Problem to work on: Repeat exactly, and only, the lines from the one containing "Is pixel 108" through the end of the records.
------------------------------------------------------------
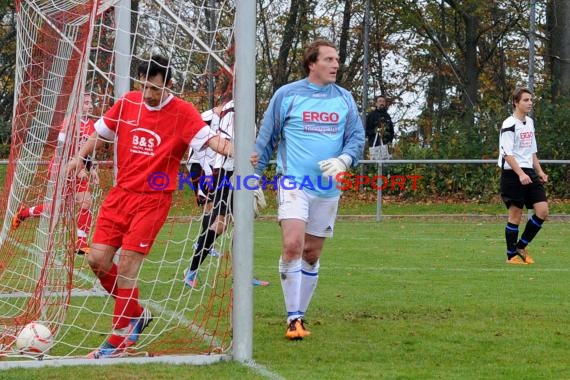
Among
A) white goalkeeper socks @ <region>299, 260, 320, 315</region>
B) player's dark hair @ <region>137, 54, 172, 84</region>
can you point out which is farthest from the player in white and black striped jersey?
player's dark hair @ <region>137, 54, 172, 84</region>

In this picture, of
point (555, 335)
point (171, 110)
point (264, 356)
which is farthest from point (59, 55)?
point (555, 335)

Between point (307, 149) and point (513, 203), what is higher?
point (307, 149)

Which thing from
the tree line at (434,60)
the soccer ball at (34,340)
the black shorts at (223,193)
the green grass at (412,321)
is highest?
the tree line at (434,60)

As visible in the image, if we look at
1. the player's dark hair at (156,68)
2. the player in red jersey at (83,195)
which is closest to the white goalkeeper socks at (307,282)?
the player in red jersey at (83,195)

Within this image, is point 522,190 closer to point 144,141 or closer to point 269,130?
point 269,130

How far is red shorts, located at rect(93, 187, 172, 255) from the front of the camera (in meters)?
6.49

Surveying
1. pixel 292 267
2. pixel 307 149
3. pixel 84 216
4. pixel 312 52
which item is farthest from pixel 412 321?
pixel 84 216

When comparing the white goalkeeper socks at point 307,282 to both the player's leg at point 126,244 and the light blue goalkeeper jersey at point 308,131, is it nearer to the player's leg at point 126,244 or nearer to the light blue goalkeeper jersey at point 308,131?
the light blue goalkeeper jersey at point 308,131

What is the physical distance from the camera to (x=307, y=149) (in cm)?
749

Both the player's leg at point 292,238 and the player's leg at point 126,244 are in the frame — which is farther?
the player's leg at point 292,238

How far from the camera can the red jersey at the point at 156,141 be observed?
6570 millimetres

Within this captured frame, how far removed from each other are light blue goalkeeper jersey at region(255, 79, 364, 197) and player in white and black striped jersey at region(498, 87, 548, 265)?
199 inches

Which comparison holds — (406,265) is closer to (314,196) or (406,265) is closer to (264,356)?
(314,196)

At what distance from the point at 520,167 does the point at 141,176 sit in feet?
22.3
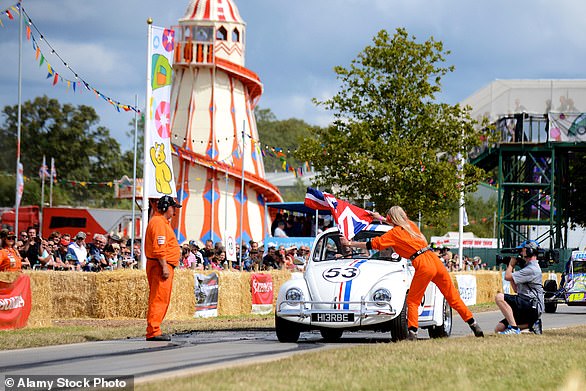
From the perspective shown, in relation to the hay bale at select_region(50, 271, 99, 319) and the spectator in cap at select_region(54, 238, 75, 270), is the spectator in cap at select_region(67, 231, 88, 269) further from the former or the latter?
the hay bale at select_region(50, 271, 99, 319)

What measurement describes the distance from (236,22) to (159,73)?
32263 millimetres

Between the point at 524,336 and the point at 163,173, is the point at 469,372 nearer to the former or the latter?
the point at 524,336

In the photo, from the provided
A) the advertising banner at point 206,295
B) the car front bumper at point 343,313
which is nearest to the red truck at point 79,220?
the advertising banner at point 206,295

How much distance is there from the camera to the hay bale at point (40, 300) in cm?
1914

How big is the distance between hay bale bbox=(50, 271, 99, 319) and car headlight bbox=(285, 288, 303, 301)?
22.6ft

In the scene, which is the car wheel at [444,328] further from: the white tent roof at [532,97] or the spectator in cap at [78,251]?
the white tent roof at [532,97]

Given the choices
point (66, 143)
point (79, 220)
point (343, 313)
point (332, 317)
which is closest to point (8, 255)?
point (332, 317)

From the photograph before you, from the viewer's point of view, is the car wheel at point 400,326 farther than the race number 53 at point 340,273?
No

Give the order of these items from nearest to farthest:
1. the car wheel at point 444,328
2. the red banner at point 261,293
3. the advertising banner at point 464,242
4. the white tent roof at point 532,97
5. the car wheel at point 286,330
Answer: the car wheel at point 286,330
the car wheel at point 444,328
the red banner at point 261,293
the white tent roof at point 532,97
the advertising banner at point 464,242

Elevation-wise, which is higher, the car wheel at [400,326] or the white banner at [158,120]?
the white banner at [158,120]

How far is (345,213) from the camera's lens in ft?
57.0

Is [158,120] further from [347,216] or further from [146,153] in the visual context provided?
[347,216]

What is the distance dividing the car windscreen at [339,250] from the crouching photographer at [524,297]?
207 cm

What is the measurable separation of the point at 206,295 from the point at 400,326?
9.35 m
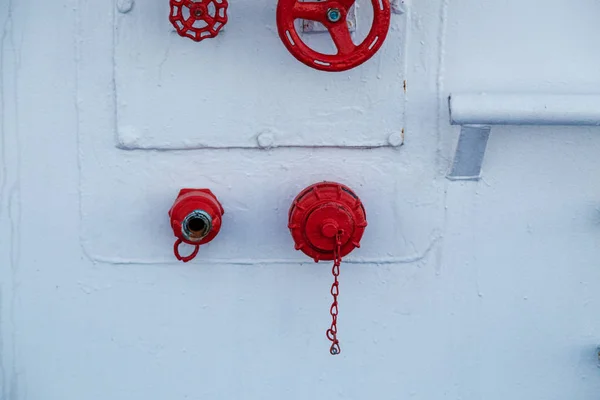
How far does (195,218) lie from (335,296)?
384 mm

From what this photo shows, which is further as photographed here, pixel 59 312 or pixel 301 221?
pixel 59 312

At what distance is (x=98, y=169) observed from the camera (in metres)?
1.43

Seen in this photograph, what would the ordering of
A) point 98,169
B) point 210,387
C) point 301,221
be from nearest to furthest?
point 301,221 → point 98,169 → point 210,387

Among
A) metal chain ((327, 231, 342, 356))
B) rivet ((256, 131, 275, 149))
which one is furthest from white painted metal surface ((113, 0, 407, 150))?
metal chain ((327, 231, 342, 356))

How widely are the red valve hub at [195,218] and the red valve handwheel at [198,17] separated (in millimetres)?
364

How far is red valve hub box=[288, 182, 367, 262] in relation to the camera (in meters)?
1.30

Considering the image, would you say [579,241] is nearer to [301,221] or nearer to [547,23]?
[547,23]

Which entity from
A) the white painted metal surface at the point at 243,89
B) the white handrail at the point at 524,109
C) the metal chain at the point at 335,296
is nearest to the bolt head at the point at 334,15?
the white painted metal surface at the point at 243,89

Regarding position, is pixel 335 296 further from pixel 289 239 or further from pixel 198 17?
→ pixel 198 17

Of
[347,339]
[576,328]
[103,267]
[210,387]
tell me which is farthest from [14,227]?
[576,328]

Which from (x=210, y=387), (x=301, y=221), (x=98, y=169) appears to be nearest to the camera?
(x=301, y=221)

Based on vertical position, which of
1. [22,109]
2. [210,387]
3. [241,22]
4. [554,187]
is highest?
[241,22]

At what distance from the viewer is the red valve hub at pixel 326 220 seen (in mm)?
1299

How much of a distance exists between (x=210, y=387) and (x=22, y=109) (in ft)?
2.83
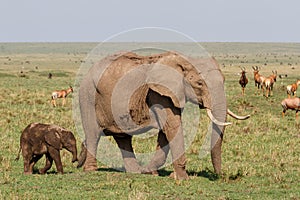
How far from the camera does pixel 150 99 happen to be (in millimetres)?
10938

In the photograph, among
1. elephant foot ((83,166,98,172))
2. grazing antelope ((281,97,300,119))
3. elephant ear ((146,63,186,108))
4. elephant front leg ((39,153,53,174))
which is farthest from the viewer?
grazing antelope ((281,97,300,119))

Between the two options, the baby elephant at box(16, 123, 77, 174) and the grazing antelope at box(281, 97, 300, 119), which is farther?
the grazing antelope at box(281, 97, 300, 119)

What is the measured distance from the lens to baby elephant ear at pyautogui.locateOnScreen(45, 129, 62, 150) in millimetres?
10828

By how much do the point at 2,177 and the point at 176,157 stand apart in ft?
11.3

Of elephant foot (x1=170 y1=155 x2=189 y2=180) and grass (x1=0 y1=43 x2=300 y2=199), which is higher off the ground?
elephant foot (x1=170 y1=155 x2=189 y2=180)

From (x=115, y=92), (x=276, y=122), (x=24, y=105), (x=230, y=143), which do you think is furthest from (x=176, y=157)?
(x=24, y=105)

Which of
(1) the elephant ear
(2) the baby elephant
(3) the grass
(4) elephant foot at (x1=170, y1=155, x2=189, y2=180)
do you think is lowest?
(3) the grass

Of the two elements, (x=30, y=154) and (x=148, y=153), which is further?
(x=148, y=153)

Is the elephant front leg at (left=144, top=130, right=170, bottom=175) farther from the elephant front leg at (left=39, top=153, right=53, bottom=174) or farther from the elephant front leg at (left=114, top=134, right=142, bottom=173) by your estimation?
the elephant front leg at (left=39, top=153, right=53, bottom=174)

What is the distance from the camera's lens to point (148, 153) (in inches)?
587

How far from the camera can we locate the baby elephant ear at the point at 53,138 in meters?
10.8

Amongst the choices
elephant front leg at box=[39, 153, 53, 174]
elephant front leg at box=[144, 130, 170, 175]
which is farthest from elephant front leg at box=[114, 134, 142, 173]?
elephant front leg at box=[39, 153, 53, 174]

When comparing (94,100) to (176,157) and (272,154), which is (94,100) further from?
(272,154)

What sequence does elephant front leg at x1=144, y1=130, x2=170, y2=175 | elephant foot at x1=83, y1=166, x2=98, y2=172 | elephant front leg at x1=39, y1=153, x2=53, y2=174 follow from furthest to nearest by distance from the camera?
elephant foot at x1=83, y1=166, x2=98, y2=172, elephant front leg at x1=144, y1=130, x2=170, y2=175, elephant front leg at x1=39, y1=153, x2=53, y2=174
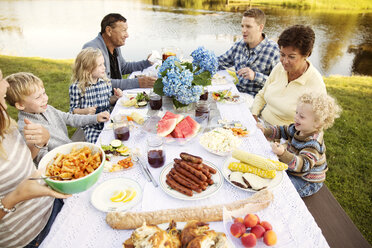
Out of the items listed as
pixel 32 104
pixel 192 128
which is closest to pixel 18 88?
pixel 32 104

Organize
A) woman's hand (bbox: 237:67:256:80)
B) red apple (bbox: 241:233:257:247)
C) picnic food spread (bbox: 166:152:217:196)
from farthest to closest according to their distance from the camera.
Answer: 1. woman's hand (bbox: 237:67:256:80)
2. picnic food spread (bbox: 166:152:217:196)
3. red apple (bbox: 241:233:257:247)

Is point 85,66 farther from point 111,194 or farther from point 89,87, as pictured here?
point 111,194

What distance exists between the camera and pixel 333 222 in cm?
232

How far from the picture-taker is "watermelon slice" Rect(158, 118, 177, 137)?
2.37m

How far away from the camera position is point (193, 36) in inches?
545

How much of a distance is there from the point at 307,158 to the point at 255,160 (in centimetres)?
73

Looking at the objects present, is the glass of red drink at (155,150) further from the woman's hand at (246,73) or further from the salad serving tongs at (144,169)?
the woman's hand at (246,73)

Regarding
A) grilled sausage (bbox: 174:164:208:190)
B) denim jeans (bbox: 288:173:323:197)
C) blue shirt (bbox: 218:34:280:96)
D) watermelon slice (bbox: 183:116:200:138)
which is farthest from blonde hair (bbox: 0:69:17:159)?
blue shirt (bbox: 218:34:280:96)

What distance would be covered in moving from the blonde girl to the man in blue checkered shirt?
2.45m

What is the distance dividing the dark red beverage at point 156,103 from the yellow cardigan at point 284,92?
181 centimetres

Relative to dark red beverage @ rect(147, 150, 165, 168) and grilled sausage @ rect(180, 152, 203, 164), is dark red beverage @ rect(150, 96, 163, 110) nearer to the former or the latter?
dark red beverage @ rect(147, 150, 165, 168)

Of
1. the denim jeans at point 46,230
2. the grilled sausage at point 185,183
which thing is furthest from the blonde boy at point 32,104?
the grilled sausage at point 185,183

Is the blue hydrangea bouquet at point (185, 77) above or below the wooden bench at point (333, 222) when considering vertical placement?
above

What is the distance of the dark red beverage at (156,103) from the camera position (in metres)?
2.99
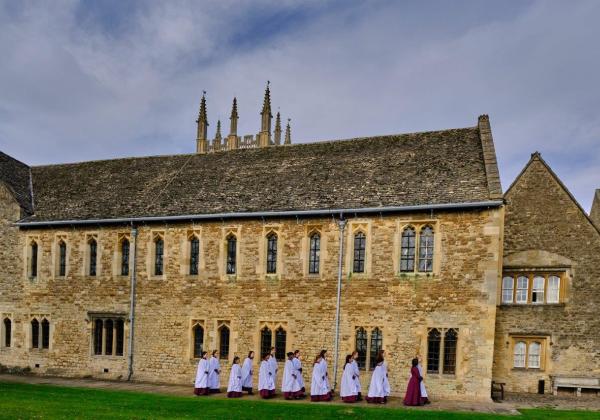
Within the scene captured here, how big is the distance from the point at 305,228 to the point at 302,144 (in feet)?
20.8

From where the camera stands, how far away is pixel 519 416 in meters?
14.7

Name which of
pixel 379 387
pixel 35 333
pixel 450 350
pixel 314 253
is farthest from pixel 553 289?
pixel 35 333

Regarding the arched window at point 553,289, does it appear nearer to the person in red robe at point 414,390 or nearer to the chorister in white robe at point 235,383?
the person in red robe at point 414,390

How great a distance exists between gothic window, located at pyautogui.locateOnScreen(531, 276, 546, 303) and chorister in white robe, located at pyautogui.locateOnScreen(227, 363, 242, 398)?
12.9 meters

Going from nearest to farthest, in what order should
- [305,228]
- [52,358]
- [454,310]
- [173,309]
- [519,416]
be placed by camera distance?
[519,416] → [454,310] → [305,228] → [173,309] → [52,358]

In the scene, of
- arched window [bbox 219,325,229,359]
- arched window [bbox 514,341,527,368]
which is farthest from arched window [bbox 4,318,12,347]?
arched window [bbox 514,341,527,368]

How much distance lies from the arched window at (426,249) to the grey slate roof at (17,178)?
19268mm

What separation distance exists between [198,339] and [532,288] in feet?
47.5

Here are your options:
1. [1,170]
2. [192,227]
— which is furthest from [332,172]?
[1,170]

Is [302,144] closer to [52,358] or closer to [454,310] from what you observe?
[454,310]

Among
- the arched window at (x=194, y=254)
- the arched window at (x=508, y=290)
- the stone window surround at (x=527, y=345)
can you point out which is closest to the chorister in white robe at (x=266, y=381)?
the arched window at (x=194, y=254)

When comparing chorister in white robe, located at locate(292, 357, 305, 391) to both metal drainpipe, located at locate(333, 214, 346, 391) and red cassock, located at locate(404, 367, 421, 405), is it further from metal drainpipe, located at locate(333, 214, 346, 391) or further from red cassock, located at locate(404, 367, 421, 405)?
red cassock, located at locate(404, 367, 421, 405)

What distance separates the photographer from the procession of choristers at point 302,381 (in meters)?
17.2

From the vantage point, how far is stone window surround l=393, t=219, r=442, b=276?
1925 centimetres
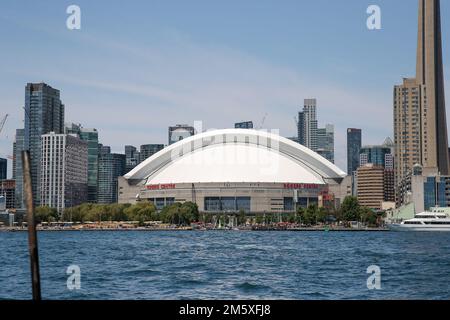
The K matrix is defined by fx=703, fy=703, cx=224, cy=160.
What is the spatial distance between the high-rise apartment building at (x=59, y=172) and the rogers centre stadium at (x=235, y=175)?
26183 millimetres

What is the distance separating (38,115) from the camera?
186125 millimetres

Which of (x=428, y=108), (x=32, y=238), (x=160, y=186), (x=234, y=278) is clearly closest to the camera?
(x=32, y=238)

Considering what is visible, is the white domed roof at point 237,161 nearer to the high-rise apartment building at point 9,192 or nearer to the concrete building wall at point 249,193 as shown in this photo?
the concrete building wall at point 249,193

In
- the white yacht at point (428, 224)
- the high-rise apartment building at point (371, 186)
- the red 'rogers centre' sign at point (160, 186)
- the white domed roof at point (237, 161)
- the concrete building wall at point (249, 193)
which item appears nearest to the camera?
the white yacht at point (428, 224)

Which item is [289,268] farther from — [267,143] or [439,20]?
[439,20]

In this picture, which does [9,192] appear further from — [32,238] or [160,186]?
[32,238]

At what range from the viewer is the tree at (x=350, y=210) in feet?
414

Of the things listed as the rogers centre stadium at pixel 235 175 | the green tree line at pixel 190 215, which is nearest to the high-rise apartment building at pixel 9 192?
the rogers centre stadium at pixel 235 175

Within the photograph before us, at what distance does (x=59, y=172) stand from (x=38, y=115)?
67.4ft

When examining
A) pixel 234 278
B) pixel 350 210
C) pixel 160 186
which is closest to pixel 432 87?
pixel 350 210

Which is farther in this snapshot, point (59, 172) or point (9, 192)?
point (9, 192)

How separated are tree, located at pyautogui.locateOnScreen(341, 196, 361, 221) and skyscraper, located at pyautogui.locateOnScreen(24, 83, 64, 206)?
8735 centimetres

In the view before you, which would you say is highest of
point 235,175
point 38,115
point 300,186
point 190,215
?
point 38,115
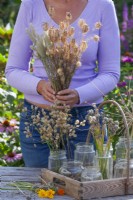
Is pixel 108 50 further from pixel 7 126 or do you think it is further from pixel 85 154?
pixel 7 126

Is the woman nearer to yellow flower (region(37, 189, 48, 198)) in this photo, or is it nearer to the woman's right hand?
the woman's right hand

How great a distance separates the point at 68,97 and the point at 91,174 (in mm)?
403

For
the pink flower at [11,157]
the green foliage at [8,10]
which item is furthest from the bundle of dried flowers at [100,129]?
the green foliage at [8,10]

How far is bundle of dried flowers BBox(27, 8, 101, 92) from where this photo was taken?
2.68 m

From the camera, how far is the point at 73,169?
269 centimetres

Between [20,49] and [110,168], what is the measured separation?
68cm

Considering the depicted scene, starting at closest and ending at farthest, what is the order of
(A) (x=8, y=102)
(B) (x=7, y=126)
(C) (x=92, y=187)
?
------------------------------------------------------------
Reply to the exercise:
Is pixel 108 50 further from pixel 7 126 or do you think it is further from pixel 85 154?
pixel 7 126

Is the woman nearer to yellow flower (region(37, 189, 48, 198)) in this photo, or is it nearer to the woman's right hand?
the woman's right hand

How great a distance separates the point at 68,97 and the point at 91,174 (in mm)?
403

For
the pink flower at [11,157]
the green foliage at [8,10]
which item is furthest from the bundle of dried flowers at [100,129]?
the green foliage at [8,10]

How far is bundle of dried flowers BBox(27, 8, 101, 92) from where this photo was taken?
2.68 m

From the camera, how far is the point at 73,169?
269 centimetres

Between [20,49] and [110,168], what is the measured separation?
68cm

Considering the depicted scene, starting at closest and ending at farthest, what is the order of
(A) (x=8, y=102)
(B) (x=7, y=126)
(C) (x=92, y=187)
?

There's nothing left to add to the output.